El Museo Nacional envuelve, en su interior, el viejo palacio del jeque Abdullah bin Jassim, sede del gobierno a comienzos del siglo XX y primer museo del país desde 1975. Sus once galerías cuentan, con proyecciones envolventes, el viaje de una tierra que pasó de la vida beduina y las perlas al vértigo del gas. Caminar la Corniche al atardecer, con los dhows de madera en primer plano y las luces de West Bay reflejándose en el agua, es asistir de un solo golpe de vista al salto que dio la ciudad en medio siglo.
En la costa norte, entre West Bay y The Pearl, Catar levantó Katara, una aldea cultural cuyo nombre recupera una de las denominaciones históricas de la península. No es un museo cerrado ni un centro comercial, sino un barrio vivo a orillas del mar, pensado para reunir las artes, el patrimonio y las tradiciones de Catar, el mundo árabe y el planeta. Forma parte de la estrategia con la que el país, bajo los emires Hamad y Tamim, convirtió su riqueza gasífera en prestigio e influencia cultural.
Sus joyas son dos mezquitas cubiertas de mosaicos —una de ellas diseñada por la arquitecta turca Zeynep Fadıllıoğlu, de las primeras mujeres en firmar el diseño de una mezquita, y la deslumbrante Mezquita Dorada— y un gran anfiteatro que combina la arquitectura del teatro griego clásico con detalles islámicos, frente al golfo. Katara acoge festivales de cine como el Ajyal, conciertos, ferias y celebraciones tradicionales, y es hoy uno de los espacios públicos más queridos de Doha.

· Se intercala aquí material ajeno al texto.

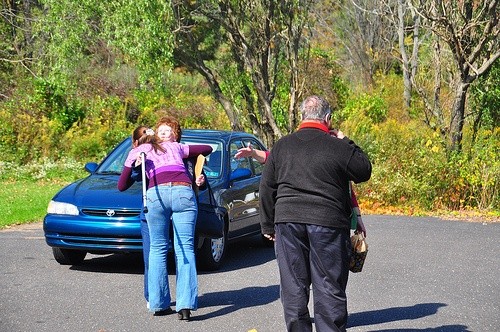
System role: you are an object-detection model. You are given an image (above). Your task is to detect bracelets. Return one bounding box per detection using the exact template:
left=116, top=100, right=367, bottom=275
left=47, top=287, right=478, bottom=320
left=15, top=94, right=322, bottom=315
left=357, top=215, right=361, bottom=217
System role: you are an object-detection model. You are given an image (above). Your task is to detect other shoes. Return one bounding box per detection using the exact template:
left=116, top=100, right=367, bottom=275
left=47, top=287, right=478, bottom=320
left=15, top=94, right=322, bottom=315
left=179, top=309, right=191, bottom=319
left=154, top=309, right=177, bottom=316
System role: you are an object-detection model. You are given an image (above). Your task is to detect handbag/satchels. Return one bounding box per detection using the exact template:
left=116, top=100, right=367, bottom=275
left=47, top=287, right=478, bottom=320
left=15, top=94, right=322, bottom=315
left=194, top=181, right=228, bottom=239
left=349, top=233, right=369, bottom=273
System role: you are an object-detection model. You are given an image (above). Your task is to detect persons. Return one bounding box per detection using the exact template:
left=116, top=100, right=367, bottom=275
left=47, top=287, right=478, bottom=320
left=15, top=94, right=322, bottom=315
left=118, top=125, right=213, bottom=320
left=234, top=94, right=372, bottom=332
left=139, top=117, right=208, bottom=309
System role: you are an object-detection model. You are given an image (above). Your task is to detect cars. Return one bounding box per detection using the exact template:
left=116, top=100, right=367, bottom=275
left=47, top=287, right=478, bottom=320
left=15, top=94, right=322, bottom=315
left=42, top=129, right=274, bottom=271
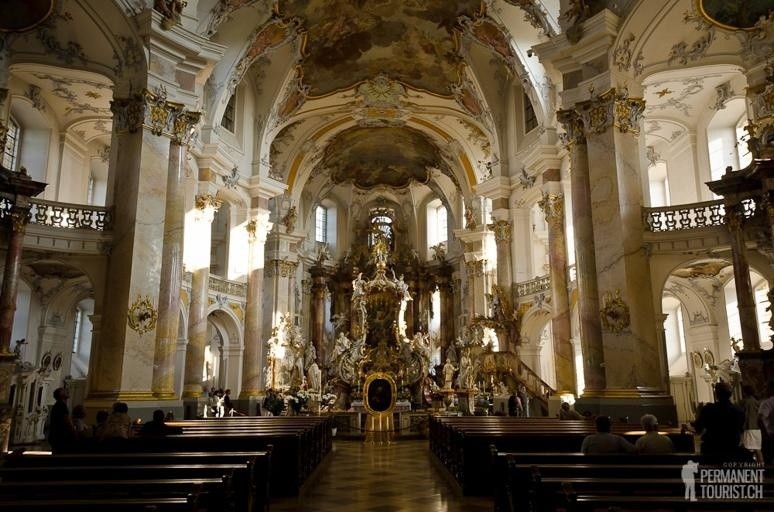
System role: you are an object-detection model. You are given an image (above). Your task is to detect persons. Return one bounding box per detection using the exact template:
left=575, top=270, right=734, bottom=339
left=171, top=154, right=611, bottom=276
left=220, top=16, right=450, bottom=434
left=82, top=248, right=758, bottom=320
left=289, top=332, right=475, bottom=390
left=43, top=380, right=774, bottom=458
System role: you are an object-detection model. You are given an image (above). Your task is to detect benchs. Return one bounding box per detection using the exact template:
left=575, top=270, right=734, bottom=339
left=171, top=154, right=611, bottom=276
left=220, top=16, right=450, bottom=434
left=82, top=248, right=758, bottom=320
left=428, top=408, right=774, bottom=512
left=2, top=411, right=335, bottom=512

Frente a West Bay, sobre los antiguos bancos perleros, Catar fabricó literalmente tierra nueva: The Pearl-Qatar, una isla artificial de casi cuatro millones de metros cuadrados ganados al golfo, con marinas, canales al estilo veneciano y villas de lujo. Fue de los primeros lugares del país donde se permitió a extranjeros la propiedad de inmuebles, y su nombre cierra el círculo con la historia: allí donde los ghawwas bajaban a buscar perlas, hoy flota una 'Riviera árabe' de yates y boutiques.
La costa suma además escapadas de playa como Banana Island, una isla-resort en forma de media luna a veinte minutos de barco de Doha, desarrollada por la operadora Anantara en plena apuesta por el turismo de lujo. Villas sobre el agua, spa, deportes acuáticos y la tirolesa más larga del país conviven, bajo la superficie, con la memoria de un mar que durante siglos fue territorio de buceadores de perlas. Es la cara más relajada y cosmopolita del Catar contemporáneo.